__DATA EXTRACT__:
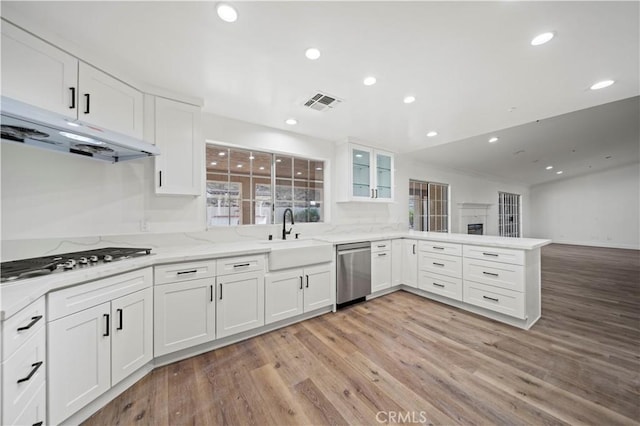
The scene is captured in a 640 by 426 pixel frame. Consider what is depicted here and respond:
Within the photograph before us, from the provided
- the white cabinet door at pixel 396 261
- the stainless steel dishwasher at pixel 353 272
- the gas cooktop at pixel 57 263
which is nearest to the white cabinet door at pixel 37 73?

__OBJECTIVE__: Could you rewrite everything from the start of the entries down to the line containing "- the gas cooktop at pixel 57 263", replacing "photograph" with "image" and changing nothing else, without including the pictures?

__ANSWER TO THIS EXERCISE__:
The scene is captured in a 640 by 426 pixel frame. Consider what is depicted here and respond:
Within the image before us, from the provided
- the white cabinet door at pixel 396 261
- the stainless steel dishwasher at pixel 353 272
- the gas cooktop at pixel 57 263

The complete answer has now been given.